Suly Bornstein Wolff is a multi-disciplinary artist that lives and works in Tel Aviv.

In her artworks she deals with the presence of nature in the urban space along the complex relationship between humans and nature.

Wolff grew up in Brazil and came to Israel as a young woman. While attempting to accommodate herself to a new place, a new language, and a new culture, she was intrigued by a certain species of trees which seemed alien to the local landscape - the tropical palm trees and eucalyptus, species that had been imported and incorporated into the local landscape. The palm trees were originally intended to decorate and enrich the gardens of Tel Aviv nestled between the Bauhaus buildings. The Bauhaus juxtaposed with the palm trees (a very common juxtaposition in Tel Aviv) create a beautiful combination that echoes the foreign aspects of the two, both imported to Israel for the purpose of creating the landscape.

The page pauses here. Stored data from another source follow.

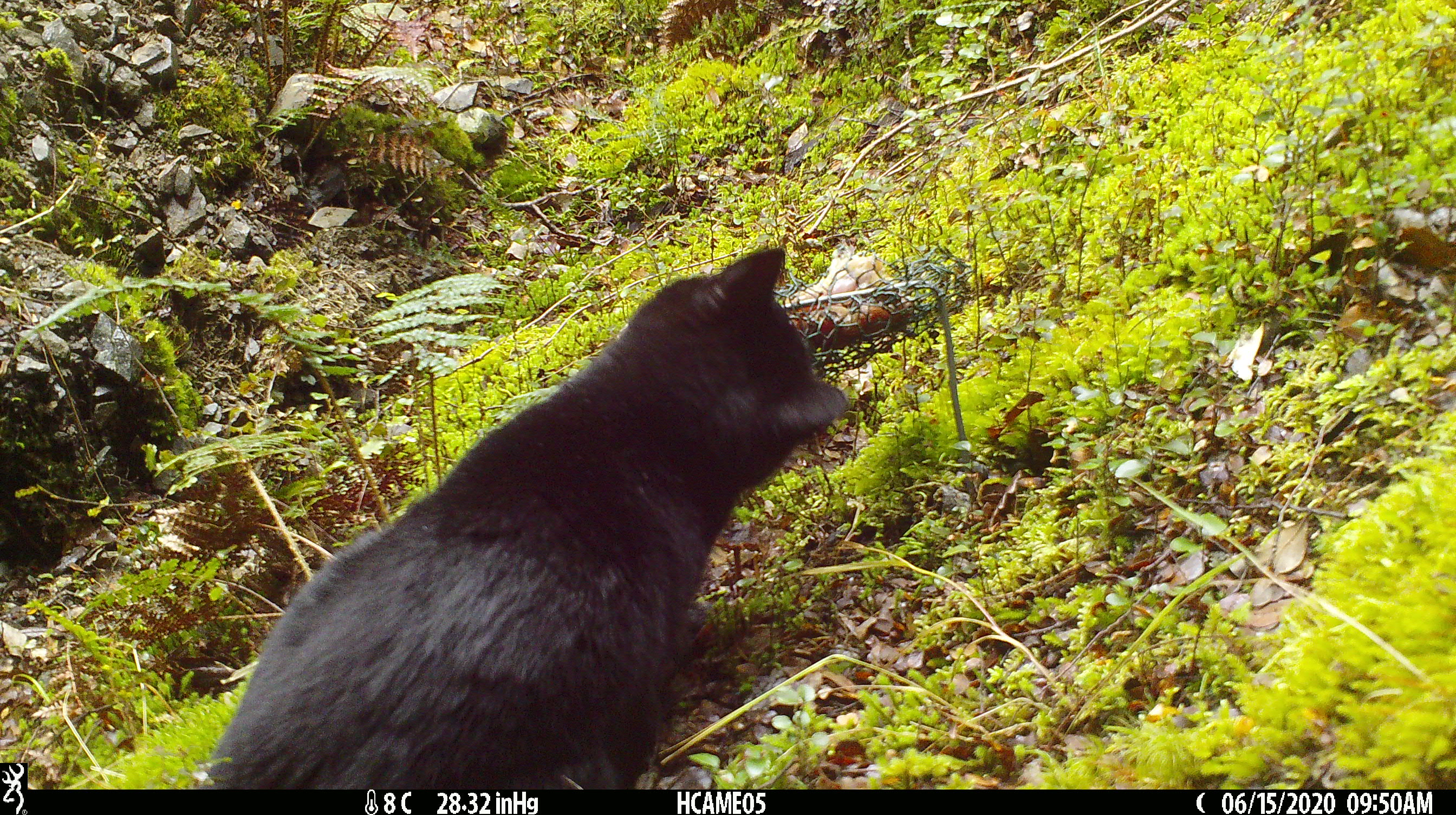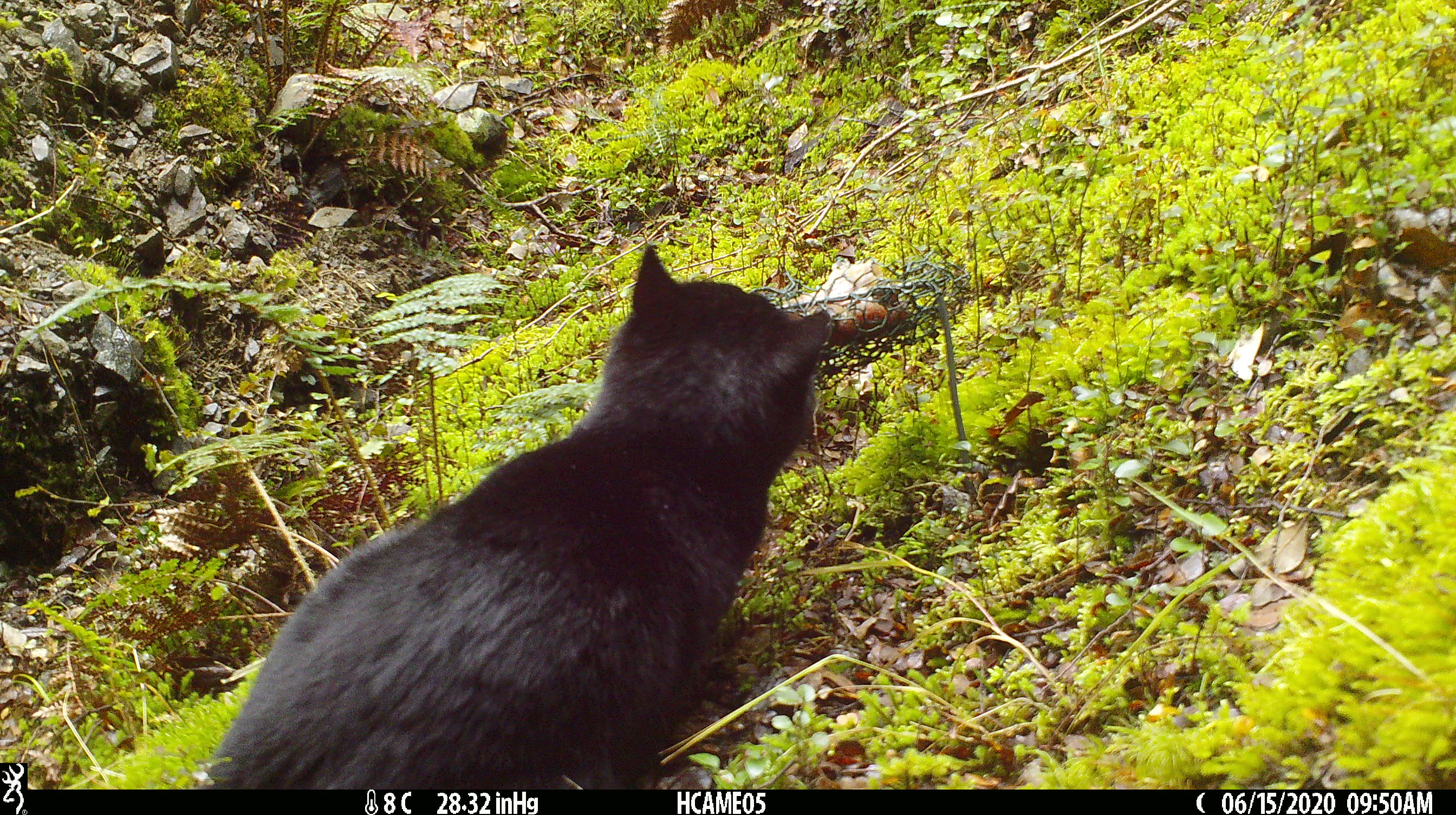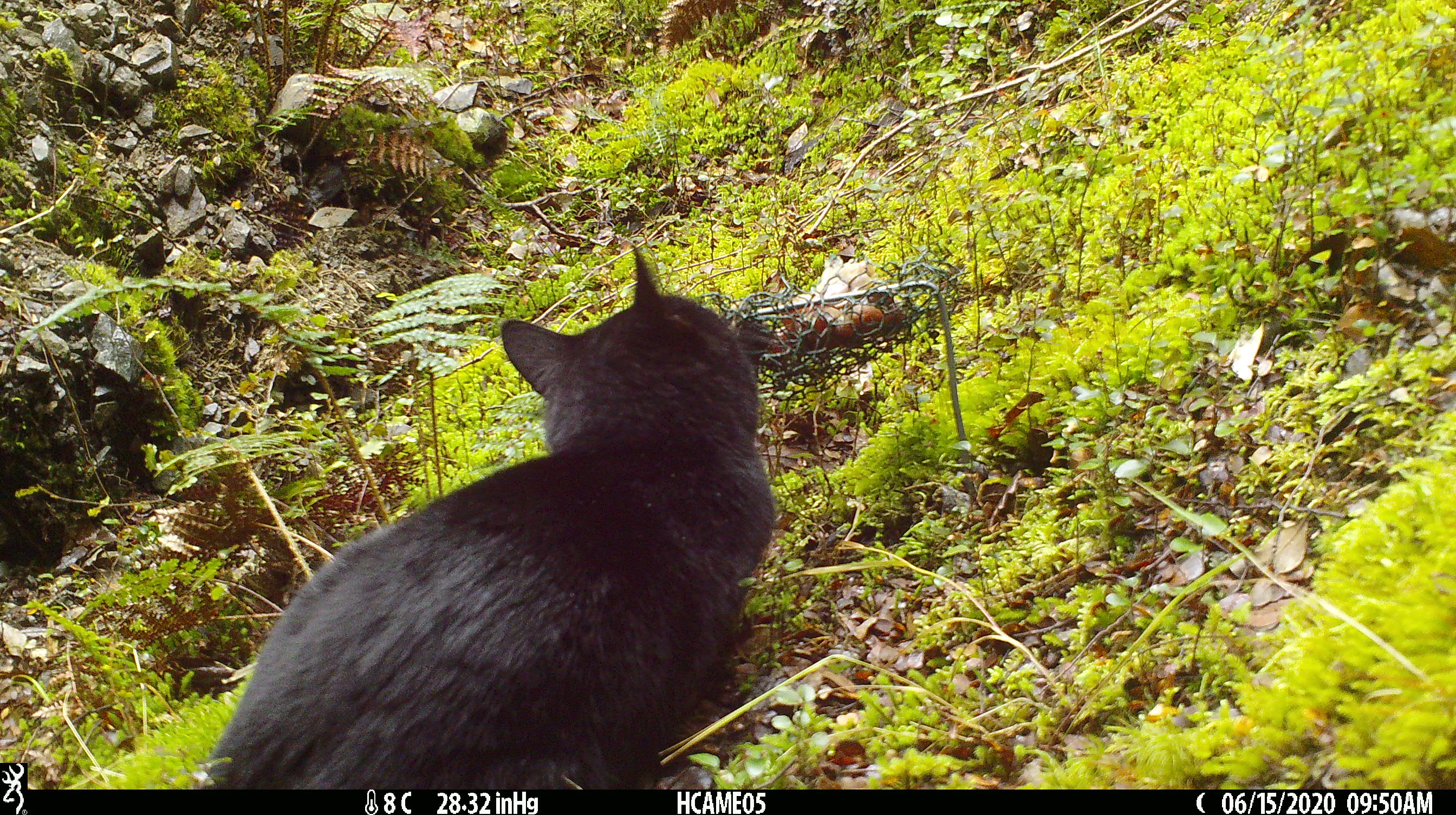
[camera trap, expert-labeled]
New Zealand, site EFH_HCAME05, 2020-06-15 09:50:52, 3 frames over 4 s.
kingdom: Animalia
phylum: Chordata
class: Mammalia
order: Carnivora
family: Felidae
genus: Felis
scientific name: Felis catus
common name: domestic cat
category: cat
Cat (domestic cat) (Felis catus).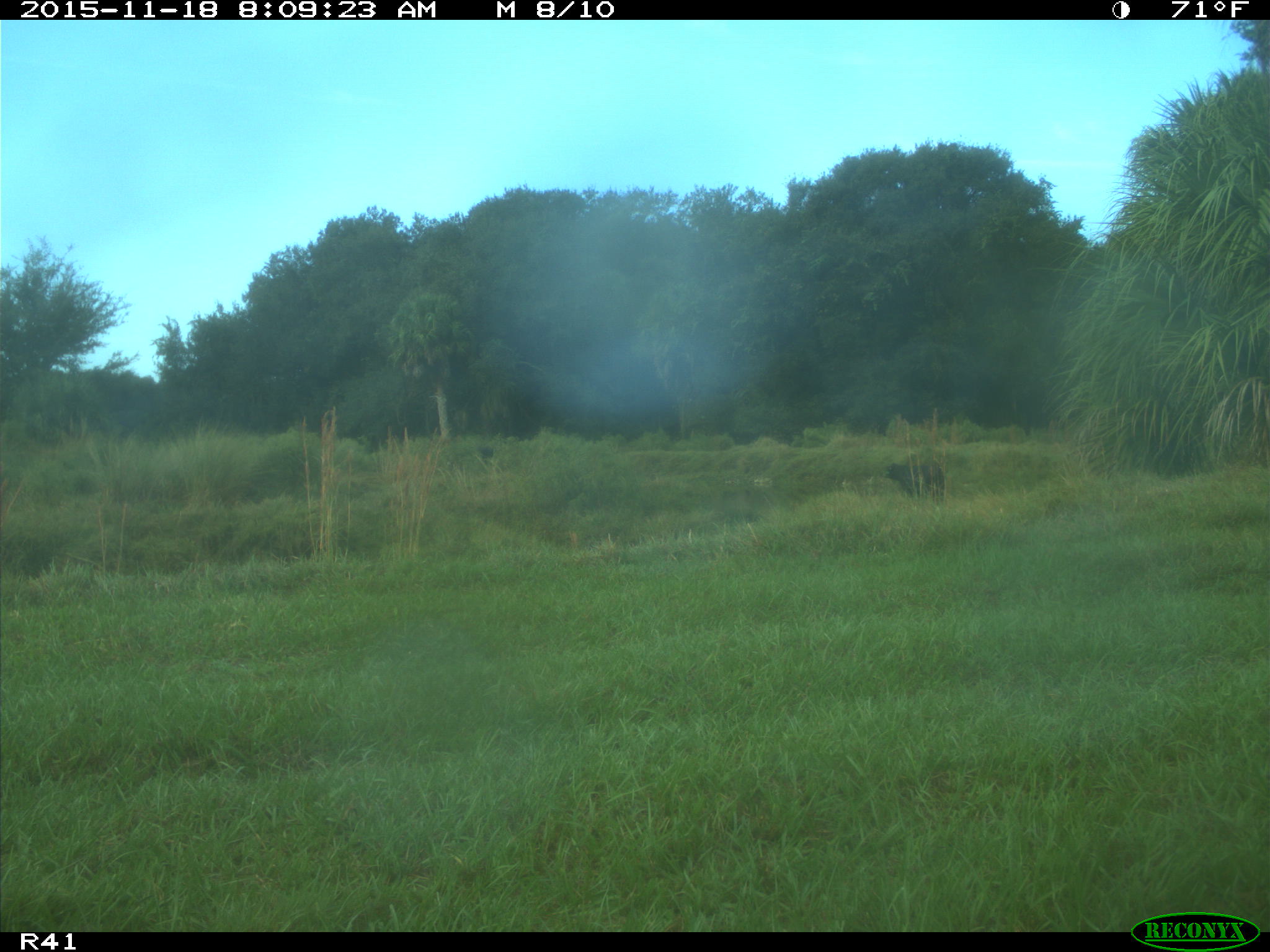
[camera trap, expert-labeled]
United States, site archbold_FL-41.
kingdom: Animalia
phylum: Chordata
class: Mammalia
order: Artiodactyla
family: Bovidae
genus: Bos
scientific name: Bos taurus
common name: domestic cow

The palm tree and the eucalyptus have a mythical presence in our culture. The palm trees are an important symbol both in Judaism and in Christianity, while the eucalyptus trees were used in the beginning of the Israeli settlement to dry swamps and prevent malaria. They both, in a certain way, represent the human perception of nature as a function, while articulating the tension between the local and the global that is inherent to the Israeli art world, and is surfacing worldwide, in our now rapidly globalizing world.

Her works focus on the exploration of the urban nature, a nature that has in some ways lost its connection to its immanent organic characteristics through man's manipulation. Wolff's artworks echo the alienation of humans from nature, one that is highly linked to the urbanization of our society.

As a multidisciplinary artist, she paints and sculpts, and creates objects that she merges into installations. Wolff usually uses recycled materials, including plastic bags, old paintings, deflated balloons and more. These are reincarnated in Wolff's art, to create diverse concepts of beauty, patterns, aesthetics, and crafts. Wolff changes her techniques and materials constantly, atoning always to her own sense of self and experiences, while enhancing feminine creation, strength and spirituality.   

Wolff's works have a dual existence: on one hand they manifest reductive formal structures and colors, and on the other hand they represent conceptual metaphors regarding the human existence.

Suly Bornstein Wolff has exhibited in many solo and group exhibitions in Israel, Italy, USA, India and more.